+++ Filas +++

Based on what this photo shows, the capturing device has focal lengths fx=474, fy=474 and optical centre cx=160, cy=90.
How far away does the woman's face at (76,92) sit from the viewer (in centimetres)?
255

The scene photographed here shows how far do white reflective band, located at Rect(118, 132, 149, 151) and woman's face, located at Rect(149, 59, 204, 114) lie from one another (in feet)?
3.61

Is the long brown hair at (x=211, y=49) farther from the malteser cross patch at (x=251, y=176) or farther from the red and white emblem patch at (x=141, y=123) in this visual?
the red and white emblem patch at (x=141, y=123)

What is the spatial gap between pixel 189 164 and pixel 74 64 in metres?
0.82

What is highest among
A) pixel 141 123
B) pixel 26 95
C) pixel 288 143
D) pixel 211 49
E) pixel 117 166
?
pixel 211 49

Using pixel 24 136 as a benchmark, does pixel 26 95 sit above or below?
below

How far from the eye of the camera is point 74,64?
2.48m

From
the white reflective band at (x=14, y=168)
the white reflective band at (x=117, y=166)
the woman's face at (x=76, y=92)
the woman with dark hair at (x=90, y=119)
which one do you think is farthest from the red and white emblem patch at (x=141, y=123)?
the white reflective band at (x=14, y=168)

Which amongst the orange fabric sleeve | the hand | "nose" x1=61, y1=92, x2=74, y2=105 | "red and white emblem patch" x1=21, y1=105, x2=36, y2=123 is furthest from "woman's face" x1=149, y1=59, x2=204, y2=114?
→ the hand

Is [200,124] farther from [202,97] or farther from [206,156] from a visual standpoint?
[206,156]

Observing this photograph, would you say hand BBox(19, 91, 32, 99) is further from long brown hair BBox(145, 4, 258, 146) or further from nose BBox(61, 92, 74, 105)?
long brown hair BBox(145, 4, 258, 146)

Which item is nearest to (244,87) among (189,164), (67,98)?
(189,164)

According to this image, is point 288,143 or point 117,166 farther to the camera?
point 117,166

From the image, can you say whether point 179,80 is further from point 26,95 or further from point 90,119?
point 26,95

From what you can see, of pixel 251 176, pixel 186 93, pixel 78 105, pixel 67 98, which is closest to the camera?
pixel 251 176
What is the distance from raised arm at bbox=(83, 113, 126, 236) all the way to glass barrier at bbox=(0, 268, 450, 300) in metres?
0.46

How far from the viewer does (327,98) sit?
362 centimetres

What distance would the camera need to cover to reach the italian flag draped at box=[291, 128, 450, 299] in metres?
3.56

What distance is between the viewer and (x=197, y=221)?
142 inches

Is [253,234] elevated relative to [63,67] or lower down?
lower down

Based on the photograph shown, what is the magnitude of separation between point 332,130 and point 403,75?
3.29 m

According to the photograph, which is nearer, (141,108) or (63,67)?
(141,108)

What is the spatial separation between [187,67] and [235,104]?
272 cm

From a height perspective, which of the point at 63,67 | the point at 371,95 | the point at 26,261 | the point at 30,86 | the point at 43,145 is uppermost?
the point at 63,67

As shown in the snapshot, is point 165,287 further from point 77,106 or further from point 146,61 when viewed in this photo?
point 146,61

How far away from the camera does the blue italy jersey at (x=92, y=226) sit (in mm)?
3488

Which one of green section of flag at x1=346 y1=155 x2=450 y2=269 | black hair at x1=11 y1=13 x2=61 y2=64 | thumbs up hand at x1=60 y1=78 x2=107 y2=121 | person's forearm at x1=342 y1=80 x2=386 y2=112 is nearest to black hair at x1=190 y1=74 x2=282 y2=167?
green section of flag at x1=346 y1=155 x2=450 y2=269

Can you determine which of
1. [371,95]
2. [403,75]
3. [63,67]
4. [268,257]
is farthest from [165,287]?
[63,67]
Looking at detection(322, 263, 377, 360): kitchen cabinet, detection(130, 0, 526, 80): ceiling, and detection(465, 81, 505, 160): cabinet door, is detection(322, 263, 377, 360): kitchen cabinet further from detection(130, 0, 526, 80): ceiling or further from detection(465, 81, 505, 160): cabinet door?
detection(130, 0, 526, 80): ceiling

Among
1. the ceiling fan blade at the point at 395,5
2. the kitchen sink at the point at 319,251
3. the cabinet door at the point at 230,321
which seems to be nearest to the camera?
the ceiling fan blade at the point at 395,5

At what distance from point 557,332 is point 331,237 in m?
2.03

+++

• Objetivo del ejercicio: Duplica todos los registros de arriba, línea por línea y sin cambiar nada.

• Respuesta final:
Based on what this photo shows, the capturing device has focal lengths fx=474, fy=474 and optical centre cx=160, cy=90.
How far away does the woman's face at (76,92) sit from the viewer (in centimetres)?
255

The scene photographed here shows how far do white reflective band, located at Rect(118, 132, 149, 151) and woman's face, located at Rect(149, 59, 204, 114) lie from one another (in feet)?
3.61

Is the long brown hair at (x=211, y=49) farther from the malteser cross patch at (x=251, y=176) or farther from the red and white emblem patch at (x=141, y=123) in this visual?
the red and white emblem patch at (x=141, y=123)

What is the spatial gap between pixel 189 164 and pixel 74 64 in metres?
0.82

What is highest among
A) pixel 141 123
B) pixel 26 95
C) pixel 288 143
D) pixel 211 49
E) pixel 117 166
?
pixel 211 49

Using pixel 24 136 as a benchmark, does pixel 26 95 sit above or below?
below

How far from the eye of the camera is point 74,64?
2.48m

From
the white reflective band at (x=14, y=168)
the white reflective band at (x=117, y=166)
the woman's face at (x=76, y=92)
the woman with dark hair at (x=90, y=119)
which one do you think is farthest from the red and white emblem patch at (x=141, y=123)?
the white reflective band at (x=14, y=168)

Which amongst the orange fabric sleeve | the hand | "nose" x1=61, y1=92, x2=74, y2=105 | "red and white emblem patch" x1=21, y1=105, x2=36, y2=123 is furthest from "woman's face" x1=149, y1=59, x2=204, y2=114?
→ the hand

Is [200,124] farther from [202,97] or farther from [206,156] from a visual standpoint?
[206,156]

Observing this photograph, would you say hand BBox(19, 91, 32, 99) is further from long brown hair BBox(145, 4, 258, 146) or further from nose BBox(61, 92, 74, 105)?
long brown hair BBox(145, 4, 258, 146)

Which item is nearest to (244,87) among (189,164), (67,98)?
(189,164)

According to this image, is point 288,143 or point 117,166 farther to the camera?
point 117,166

From the image, can you say whether point 179,80 is further from point 26,95 or further from point 90,119?
point 26,95

From what you can see, of pixel 251 176, pixel 186 93, pixel 78 105, pixel 67 98, which is closest to the camera?
pixel 251 176
What is the distance from raised arm at bbox=(83, 113, 126, 236) all the way to glass barrier at bbox=(0, 268, 450, 300) in metres?
0.46

How far from the viewer does (327,98) sit?
362 centimetres

What distance would the camera need to cover to reach the italian flag draped at box=[291, 128, 450, 299] in metres?
3.56

What distance is between the viewer and (x=197, y=221)?
142 inches

Is [253,234] elevated relative to [63,67] or lower down?
lower down

Based on the photograph shown, what is the magnitude of separation between point 332,130 and point 403,75?
3.29 m

According to the photograph, which is nearer, (141,108) or (63,67)?
(141,108)

What is the spatial separation between [187,67] and [235,104]?
272 cm

From a height perspective, which of the point at 63,67 | the point at 371,95 | the point at 26,261 | the point at 30,86 | the point at 43,145 is uppermost?
the point at 63,67

As shown in the snapshot, is point 165,287 further from point 77,106 or further from point 146,61 when viewed in this photo?
point 146,61

How far away from the camera does the blue italy jersey at (x=92, y=226) sit (in mm)?
3488

Which one of green section of flag at x1=346 y1=155 x2=450 y2=269 | black hair at x1=11 y1=13 x2=61 y2=64 | thumbs up hand at x1=60 y1=78 x2=107 y2=121 | person's forearm at x1=342 y1=80 x2=386 y2=112 is nearest to black hair at x1=190 y1=74 x2=282 y2=167?
green section of flag at x1=346 y1=155 x2=450 y2=269

Can you determine which of
1. [371,95]
2. [403,75]
3. [63,67]
4. [268,257]
is farthest from [165,287]?
[63,67]
Looking at detection(322, 263, 377, 360): kitchen cabinet, detection(130, 0, 526, 80): ceiling, and detection(465, 81, 505, 160): cabinet door, is detection(322, 263, 377, 360): kitchen cabinet further from detection(130, 0, 526, 80): ceiling or further from detection(465, 81, 505, 160): cabinet door?
detection(130, 0, 526, 80): ceiling

Among
1. the ceiling fan blade at the point at 395,5
2. the kitchen sink at the point at 319,251
3. the cabinet door at the point at 230,321
which seems to be nearest to the camera?
the ceiling fan blade at the point at 395,5

At what distance from point 557,332 is point 331,237 in m?
2.03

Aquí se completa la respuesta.